In said:
If a program invokes undefined behavior, does it mean that the entire
program is "undefined behavior", even if that code is never executed?
Or is it only "undefined behavior" at the time the particular code is
executed (and from that point on)?
For example:
void do_undefined(int *pint)
{
*pint = *pint++;
}
int main(int argc,char *argv[])
{
int i;
for ( i=0 ; i < 10 ; i++ )
{
printf("%d\n",i);
fflush(stdout);
if ( i == 8 )
do_undefined(&i);
}
}
Is this program guaranteed to at least print 0 through 8, or does
the undefined behavior in do_undefined() mean that the program can
do something "undefined" before i reaches 8?
Your program is not required to be translated successfully, because of
the
*pint = *pint++;
statement. The more interesting examples are those where the compiler
cannot detect undefined behaviour at translation time:
#include <stdio.h>
#include <stdlib.h>
void foo(int *p, int *q) { *p = *q++; }
int main(int argc, char *argv[])
{
int i;
for (i = 0; i < atoi(argv[1]); i++) {
printf("%d\n", i);
if (i == 8) foo(&i, &i);
}
return 0;
}
This program *may* invoke undefined behaviour in a couple of places,
but whether it does so or not depends exclusively on the way it is
invoked. Therefore, the compiler has no licence to refuse translating it.
At run time, however, if the first program parameter is a number
above 7, you have NO guarantee that this program will print the digits
0 to 8 before something more or less unusual will occur. If the
implementation can determine that the execution path will necessarily
encounter undefined behaviour, all the bets about the program's behaviour
are off. Likewise, if the execution path cannot possibly encounter
undefined behaviour, the program's output must be as specified in the
description of the abstract machine, so this program must work as
expected if its first parameter is a number between INT_MIN and 7.
This is not the *only* possible interpretation of the C standard, but this
is the one preferred in comp.std.c. It is possible to argue that, if the
program's execution is interrupted before foo() is called, the program
doesn't invoke undefined behaviour and, therefore, its output up to that
moment must be the expected one.
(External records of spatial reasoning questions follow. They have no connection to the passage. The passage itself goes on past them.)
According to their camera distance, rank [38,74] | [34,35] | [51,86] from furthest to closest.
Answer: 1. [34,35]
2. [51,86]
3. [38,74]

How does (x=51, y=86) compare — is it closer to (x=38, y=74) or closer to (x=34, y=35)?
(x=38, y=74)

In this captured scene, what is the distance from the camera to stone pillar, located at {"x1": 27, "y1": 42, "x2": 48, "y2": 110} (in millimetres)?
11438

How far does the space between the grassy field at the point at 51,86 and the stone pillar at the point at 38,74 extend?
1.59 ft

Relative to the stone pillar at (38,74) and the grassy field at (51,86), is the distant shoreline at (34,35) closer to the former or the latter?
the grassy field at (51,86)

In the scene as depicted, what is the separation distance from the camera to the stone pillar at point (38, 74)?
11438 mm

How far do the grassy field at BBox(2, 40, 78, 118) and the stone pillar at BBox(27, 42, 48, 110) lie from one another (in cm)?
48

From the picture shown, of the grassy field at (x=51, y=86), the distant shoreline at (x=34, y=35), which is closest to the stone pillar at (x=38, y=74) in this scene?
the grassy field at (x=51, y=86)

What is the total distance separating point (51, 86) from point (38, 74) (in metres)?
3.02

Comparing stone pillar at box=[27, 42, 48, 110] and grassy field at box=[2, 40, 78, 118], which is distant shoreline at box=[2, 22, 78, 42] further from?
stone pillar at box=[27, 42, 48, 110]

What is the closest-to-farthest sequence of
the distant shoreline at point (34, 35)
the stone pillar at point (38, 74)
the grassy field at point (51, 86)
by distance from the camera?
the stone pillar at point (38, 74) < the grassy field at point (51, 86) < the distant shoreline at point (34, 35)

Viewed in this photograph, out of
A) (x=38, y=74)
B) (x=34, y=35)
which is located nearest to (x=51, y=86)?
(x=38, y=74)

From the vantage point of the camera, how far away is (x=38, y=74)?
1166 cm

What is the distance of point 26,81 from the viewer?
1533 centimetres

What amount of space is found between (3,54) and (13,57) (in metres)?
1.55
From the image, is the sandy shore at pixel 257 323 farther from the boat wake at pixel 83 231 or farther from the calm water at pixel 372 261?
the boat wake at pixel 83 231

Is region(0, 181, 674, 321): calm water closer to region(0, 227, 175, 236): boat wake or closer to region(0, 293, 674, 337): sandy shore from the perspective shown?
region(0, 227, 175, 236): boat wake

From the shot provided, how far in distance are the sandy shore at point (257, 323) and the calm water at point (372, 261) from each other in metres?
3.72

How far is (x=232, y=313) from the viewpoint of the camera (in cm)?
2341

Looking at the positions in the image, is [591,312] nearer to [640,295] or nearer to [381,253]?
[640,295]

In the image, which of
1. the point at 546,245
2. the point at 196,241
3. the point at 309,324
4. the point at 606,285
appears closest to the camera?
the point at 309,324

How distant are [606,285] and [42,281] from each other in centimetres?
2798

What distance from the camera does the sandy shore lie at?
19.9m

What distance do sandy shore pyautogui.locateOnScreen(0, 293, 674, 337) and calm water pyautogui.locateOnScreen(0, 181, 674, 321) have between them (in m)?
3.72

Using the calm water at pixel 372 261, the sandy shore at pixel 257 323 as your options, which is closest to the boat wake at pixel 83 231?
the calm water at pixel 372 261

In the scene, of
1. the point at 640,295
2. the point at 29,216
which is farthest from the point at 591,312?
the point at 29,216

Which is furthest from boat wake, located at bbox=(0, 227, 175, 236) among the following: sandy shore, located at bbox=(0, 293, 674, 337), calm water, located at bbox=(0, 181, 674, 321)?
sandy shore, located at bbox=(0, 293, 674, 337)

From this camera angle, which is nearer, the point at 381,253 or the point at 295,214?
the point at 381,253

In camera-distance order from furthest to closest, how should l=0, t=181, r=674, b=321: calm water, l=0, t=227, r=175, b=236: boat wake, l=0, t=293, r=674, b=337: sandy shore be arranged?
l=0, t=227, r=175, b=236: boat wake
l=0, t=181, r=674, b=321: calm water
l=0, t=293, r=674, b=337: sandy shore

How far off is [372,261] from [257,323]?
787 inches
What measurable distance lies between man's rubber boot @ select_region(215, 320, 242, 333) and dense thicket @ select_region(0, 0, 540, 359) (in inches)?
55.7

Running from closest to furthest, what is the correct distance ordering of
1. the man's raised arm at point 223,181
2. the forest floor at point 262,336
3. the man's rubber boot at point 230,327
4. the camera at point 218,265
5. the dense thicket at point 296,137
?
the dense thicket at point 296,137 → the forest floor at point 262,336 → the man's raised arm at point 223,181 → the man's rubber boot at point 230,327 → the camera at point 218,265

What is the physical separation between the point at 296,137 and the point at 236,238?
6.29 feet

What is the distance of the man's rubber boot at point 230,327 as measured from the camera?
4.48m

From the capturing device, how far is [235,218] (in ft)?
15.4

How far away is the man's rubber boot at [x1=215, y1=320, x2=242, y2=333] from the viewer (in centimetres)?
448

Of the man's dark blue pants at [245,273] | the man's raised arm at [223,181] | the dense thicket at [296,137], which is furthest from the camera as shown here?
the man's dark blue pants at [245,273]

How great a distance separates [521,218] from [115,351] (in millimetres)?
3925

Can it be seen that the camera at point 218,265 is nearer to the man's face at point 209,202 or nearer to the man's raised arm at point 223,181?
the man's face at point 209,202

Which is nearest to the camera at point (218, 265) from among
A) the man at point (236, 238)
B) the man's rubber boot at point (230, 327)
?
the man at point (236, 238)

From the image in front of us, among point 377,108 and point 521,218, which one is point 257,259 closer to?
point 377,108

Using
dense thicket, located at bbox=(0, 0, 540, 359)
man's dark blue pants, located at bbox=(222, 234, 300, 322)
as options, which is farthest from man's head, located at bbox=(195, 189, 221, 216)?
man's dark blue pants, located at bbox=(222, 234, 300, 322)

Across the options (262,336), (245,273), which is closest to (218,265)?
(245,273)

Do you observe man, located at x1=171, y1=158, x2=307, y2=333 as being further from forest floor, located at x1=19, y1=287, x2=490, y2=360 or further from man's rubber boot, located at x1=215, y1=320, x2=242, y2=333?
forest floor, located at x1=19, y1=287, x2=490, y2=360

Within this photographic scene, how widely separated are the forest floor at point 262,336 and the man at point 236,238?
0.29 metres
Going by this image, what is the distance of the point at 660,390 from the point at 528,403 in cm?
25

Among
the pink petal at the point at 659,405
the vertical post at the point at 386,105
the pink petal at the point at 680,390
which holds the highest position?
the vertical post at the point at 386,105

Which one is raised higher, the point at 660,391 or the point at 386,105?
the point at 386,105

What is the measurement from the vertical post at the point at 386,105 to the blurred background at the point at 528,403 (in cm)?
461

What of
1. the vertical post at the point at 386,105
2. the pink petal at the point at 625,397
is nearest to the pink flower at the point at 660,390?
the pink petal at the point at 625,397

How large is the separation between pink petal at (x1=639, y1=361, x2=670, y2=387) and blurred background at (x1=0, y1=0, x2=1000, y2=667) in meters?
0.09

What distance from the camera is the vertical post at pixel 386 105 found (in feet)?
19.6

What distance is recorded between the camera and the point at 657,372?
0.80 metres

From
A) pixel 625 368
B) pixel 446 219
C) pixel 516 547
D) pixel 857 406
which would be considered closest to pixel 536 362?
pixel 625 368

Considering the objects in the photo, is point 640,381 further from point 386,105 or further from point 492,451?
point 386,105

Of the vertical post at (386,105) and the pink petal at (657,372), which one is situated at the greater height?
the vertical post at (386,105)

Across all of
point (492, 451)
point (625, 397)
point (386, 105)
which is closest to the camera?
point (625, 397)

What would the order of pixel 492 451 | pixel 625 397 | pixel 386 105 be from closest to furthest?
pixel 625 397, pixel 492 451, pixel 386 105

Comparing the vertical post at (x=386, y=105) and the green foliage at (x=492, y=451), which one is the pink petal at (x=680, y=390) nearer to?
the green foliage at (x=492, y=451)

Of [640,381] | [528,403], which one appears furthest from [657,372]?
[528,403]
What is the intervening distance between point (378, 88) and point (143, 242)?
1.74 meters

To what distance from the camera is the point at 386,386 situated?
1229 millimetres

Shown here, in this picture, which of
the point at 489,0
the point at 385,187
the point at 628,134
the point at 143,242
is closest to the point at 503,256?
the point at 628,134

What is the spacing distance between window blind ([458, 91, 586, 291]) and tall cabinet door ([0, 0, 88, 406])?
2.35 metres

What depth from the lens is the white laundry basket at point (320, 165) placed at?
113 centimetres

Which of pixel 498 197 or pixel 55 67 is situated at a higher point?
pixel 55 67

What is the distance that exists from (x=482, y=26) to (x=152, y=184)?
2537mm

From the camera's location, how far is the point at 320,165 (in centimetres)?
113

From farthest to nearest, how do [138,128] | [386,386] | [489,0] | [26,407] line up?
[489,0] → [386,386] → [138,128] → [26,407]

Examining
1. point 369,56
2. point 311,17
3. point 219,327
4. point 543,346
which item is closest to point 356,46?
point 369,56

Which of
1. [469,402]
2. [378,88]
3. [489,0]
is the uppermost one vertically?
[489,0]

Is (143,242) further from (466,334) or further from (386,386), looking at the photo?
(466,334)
And, since the program cannot predict
whether its execution will or will not be interrupted before foo() is
called, it cannot assume that undefined behaviour will be ever invoked!
Of course, in practice, nobody bothers detecting undefined behaviour
before it actually happens, so, even if argv[1] is a number above 7 you're
fairly safe if you manage to stop the program execution before foo is
called.
Dan